Sahabelerinin hangi birisinin sana duyduğu o derin aşkı ifade edeyim ya Rasulallah. Onların hepsi sana yanık, sana sevdalı, sana vurgundu. Sahabelerinin değeri katında çok büyüktü, onları çok sever, gönüllerindeki aşklarından dolayı taktir ederdin. Bedr ve Uhud ashabının değeri ise katında çok farklıydı ya Rasulallah. Hep davana omuz veren, seninle beraber her şeyini terk edip yoluna koyulan, vurulmaları gerekiyorsa hep alnından vurulan bu güzelleri hep bağrında taşıdın. Hep onların arasında oldun, onlarla beraber oturup, yedin, içtin. Hendek kazılması gerekti, onlarla beraber hendek kazdın, gün geldi açlıktan dolayı bağırlara taş bağlanması gerekti, bağrına taş bağladın. Evinde bulunan her şey için ashab-ı suffanın sofrasında da var mı dedin, asla el sürmedin. Evinde pişen, ashab-i suffanın ocağında pişiyorsa yerdin. Fakirlerle yemek yemeden, onların sofrasına oturmaktan ne kadar haz alırdın ya Rasulallah. Hayatin boyunca ben demedin, ashabım ve ümmetim dedin.
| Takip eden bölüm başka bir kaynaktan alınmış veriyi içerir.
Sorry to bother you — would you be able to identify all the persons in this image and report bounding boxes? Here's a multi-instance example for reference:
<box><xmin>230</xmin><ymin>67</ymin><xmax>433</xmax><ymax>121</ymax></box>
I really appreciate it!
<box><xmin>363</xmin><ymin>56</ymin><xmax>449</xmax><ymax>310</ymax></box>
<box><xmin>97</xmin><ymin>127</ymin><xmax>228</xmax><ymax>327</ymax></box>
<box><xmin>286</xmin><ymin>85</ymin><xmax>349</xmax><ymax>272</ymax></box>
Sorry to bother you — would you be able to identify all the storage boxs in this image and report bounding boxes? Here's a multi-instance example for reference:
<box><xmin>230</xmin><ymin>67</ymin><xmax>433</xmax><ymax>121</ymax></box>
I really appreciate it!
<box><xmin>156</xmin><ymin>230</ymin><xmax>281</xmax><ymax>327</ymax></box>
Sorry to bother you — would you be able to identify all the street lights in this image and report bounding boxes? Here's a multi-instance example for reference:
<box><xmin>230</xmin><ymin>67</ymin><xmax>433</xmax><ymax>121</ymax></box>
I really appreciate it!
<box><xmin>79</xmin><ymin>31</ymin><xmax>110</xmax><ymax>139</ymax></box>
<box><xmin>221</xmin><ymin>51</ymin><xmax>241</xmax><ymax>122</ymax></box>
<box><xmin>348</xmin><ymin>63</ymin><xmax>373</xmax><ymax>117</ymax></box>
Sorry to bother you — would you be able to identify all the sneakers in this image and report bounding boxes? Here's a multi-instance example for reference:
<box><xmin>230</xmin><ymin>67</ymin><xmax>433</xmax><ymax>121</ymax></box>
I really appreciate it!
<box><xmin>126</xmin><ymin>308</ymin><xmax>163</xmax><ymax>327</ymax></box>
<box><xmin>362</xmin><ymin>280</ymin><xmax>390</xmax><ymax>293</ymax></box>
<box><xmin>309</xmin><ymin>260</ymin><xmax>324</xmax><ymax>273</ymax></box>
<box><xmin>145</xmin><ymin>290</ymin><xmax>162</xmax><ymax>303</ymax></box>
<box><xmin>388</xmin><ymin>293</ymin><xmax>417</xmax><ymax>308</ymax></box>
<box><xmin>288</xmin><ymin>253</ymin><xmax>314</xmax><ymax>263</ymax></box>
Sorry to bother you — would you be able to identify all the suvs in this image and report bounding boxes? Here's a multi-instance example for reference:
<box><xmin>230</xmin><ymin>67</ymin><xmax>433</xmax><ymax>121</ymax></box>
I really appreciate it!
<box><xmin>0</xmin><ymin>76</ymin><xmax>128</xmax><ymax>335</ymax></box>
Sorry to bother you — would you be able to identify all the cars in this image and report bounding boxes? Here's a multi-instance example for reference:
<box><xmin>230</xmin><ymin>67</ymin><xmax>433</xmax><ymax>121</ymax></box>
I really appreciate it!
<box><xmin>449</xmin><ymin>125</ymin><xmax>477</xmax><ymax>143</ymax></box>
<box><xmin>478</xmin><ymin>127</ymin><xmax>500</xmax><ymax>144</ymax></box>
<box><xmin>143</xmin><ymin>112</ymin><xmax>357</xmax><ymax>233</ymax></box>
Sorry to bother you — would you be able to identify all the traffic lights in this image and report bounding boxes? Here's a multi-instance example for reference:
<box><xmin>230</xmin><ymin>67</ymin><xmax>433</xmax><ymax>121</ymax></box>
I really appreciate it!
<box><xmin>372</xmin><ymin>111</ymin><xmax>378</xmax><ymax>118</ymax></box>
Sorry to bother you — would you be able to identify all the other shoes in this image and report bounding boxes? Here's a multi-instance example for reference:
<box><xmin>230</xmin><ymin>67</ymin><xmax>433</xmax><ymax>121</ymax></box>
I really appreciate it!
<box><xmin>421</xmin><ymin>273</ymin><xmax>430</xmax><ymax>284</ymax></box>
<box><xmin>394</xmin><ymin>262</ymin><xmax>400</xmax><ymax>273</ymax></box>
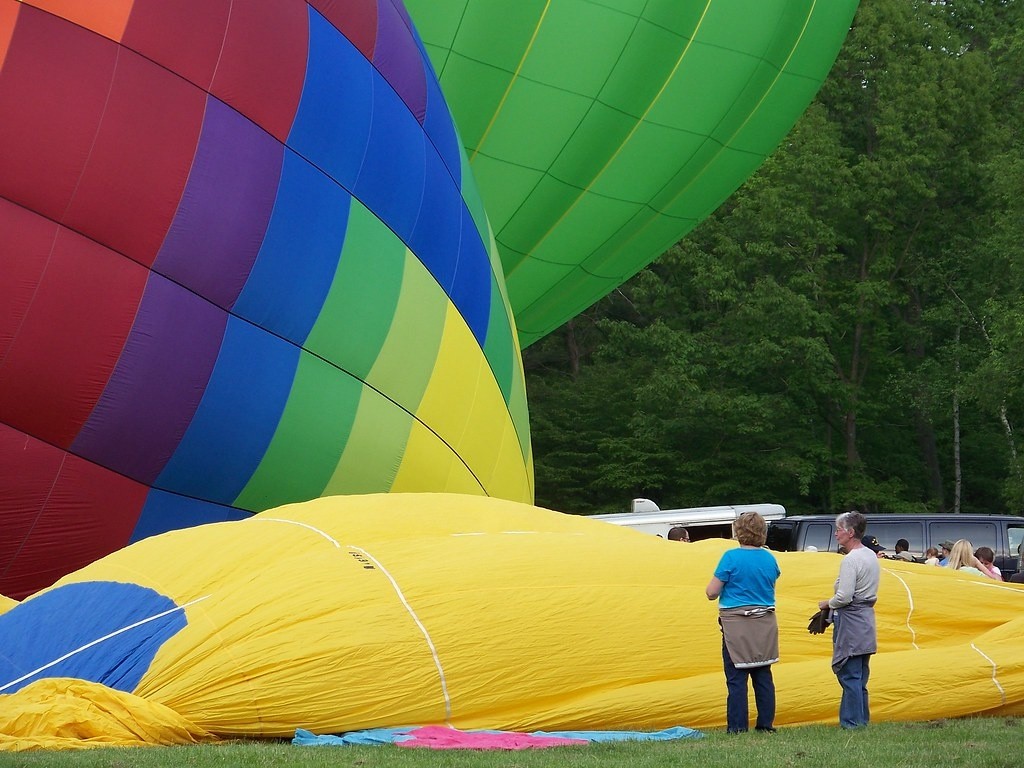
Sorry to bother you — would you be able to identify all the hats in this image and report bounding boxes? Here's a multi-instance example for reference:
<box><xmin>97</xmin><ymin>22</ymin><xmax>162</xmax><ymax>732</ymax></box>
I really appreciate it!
<box><xmin>860</xmin><ymin>535</ymin><xmax>886</xmax><ymax>551</ymax></box>
<box><xmin>938</xmin><ymin>539</ymin><xmax>955</xmax><ymax>551</ymax></box>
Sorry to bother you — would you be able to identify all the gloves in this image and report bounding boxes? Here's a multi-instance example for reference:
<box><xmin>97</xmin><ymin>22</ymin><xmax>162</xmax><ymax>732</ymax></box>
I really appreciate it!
<box><xmin>807</xmin><ymin>608</ymin><xmax>831</xmax><ymax>635</ymax></box>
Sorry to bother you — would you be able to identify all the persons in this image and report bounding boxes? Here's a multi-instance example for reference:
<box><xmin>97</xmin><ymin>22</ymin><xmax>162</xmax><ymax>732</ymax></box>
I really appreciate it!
<box><xmin>862</xmin><ymin>535</ymin><xmax>1004</xmax><ymax>581</ymax></box>
<box><xmin>818</xmin><ymin>511</ymin><xmax>880</xmax><ymax>730</ymax></box>
<box><xmin>667</xmin><ymin>527</ymin><xmax>691</xmax><ymax>543</ymax></box>
<box><xmin>705</xmin><ymin>511</ymin><xmax>781</xmax><ymax>735</ymax></box>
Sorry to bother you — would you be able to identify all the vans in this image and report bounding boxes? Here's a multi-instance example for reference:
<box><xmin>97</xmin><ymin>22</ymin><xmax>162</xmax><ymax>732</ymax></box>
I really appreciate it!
<box><xmin>764</xmin><ymin>510</ymin><xmax>1024</xmax><ymax>584</ymax></box>
<box><xmin>581</xmin><ymin>496</ymin><xmax>786</xmax><ymax>543</ymax></box>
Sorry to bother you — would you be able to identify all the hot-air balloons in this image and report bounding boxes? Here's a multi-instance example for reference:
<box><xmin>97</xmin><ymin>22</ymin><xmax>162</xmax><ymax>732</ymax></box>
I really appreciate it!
<box><xmin>400</xmin><ymin>0</ymin><xmax>858</xmax><ymax>354</ymax></box>
<box><xmin>0</xmin><ymin>1</ymin><xmax>538</xmax><ymax>611</ymax></box>
<box><xmin>0</xmin><ymin>493</ymin><xmax>1024</xmax><ymax>753</ymax></box>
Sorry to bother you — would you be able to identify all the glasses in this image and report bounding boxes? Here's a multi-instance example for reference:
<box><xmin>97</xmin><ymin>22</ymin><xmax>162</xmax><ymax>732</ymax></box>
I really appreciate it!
<box><xmin>836</xmin><ymin>527</ymin><xmax>847</xmax><ymax>533</ymax></box>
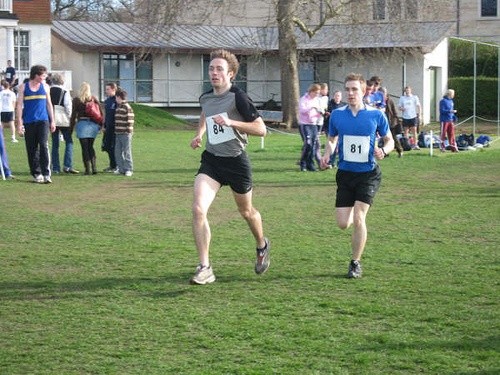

Susuz kaldı ashabın, onları parmaklarınla, ab-i Rahman olan su ile serinlettin. Uzat tekrar tekrar o mübarek ellerini bizlere, bizler de sahaben gibi çok susadık ya Rasulallah. Su istemiyoruz, yeter ki mübarek ellerine değsin çatlayan dudaklarımız. Uzat mübarek ellerini, uzat ki ferahlasın ateş-i hasretinle yanan gönüllerimiz, ruhlarımız… Kapına köle olmak, sünnetine yapışıp, aşkınla gıdalanmak ve o aşkla Mutlak Sevgili’ye (c.c.) vasıl olmak duasıyla…

Essalat-u ve-sselamu aleyke ya Rasulallah! Essalut-u vesselamu aleyke ya Habiballah! Esselat-u vessselamu aleyke ya seyyidel – evveliyne ve -l – ahiriyn!